Pirate Spotting

Avast! Brian Appleyaaard! The hammy Bible-bashing tech/culture journo we all love to hate came out on Sunday as a shameless raider of intellectual property in his article on the death of TV last weekend:

"...the internet has begun to work as it should. Thanks to broadband, students now routinely download 
the best television shows — at the moment, that means the US hospital comedy Scrubs — over the net and, 
happily, pass them on to me. Video is now at the same stage as audio was when Napster first started. 
Just as MP3 chipped away at the foundations of the record industry, so video downloading is subverting 
television and film.

In fact there are two things in the above quote that are notable as indicative of the state of the copyfight to date: the first is the fact that a mainstream hack writing for none other than the Sunday Times can happily admit to consuming bootleg TV shows (although oddly, not actually downloading them – a bit like not inhaling, eh Brian?). The second is the bald assumption that such activity undermines the visual media industry.

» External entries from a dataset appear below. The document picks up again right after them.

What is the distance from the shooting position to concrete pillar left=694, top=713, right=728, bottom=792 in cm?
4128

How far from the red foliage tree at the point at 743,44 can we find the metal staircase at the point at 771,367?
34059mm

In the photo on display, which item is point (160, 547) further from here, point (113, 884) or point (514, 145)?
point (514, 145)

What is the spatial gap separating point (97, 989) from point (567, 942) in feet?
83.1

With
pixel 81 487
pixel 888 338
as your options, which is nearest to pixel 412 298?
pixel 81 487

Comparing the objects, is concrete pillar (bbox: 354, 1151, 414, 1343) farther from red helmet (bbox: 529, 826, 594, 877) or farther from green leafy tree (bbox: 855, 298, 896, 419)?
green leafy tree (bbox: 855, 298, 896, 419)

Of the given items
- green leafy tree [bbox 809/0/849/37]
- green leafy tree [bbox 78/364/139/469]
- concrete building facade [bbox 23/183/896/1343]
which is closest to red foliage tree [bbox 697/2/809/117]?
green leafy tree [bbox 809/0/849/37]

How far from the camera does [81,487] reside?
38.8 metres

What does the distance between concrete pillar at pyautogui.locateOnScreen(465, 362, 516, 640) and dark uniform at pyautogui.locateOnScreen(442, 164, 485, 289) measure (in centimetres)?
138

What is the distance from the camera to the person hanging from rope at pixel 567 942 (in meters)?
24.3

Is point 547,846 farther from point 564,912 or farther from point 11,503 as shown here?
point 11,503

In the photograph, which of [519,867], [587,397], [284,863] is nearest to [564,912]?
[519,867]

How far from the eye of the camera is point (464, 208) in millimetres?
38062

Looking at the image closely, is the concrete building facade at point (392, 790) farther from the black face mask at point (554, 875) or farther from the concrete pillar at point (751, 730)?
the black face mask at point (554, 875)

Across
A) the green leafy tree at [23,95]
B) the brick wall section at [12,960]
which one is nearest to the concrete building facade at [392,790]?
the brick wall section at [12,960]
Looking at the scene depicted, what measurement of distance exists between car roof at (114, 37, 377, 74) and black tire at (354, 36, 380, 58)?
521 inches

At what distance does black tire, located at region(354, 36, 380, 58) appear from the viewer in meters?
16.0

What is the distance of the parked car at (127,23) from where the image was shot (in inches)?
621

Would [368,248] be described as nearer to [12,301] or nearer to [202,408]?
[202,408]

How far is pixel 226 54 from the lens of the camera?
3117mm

This is pure Chomsky: repeat something often enough (“home taping is killing music, MP3 is killing music, BitTorrent is killing video…”) and it becomes an accepted fact.

My opinion of Appleyard has always been a pretty low one, but I’m glad he’s written this article as some of the wider issues are pretty well observed. I wonder how BT and the rest will fare? Personally, I think Appleyard is probably right about the fate of TV as we know it, but wrong in his assumption that it will be relegated to a media backwater. He’s really just attacking the schedules. The programme quality factor is irrelevant. Who cares what he thinks about Scrubs?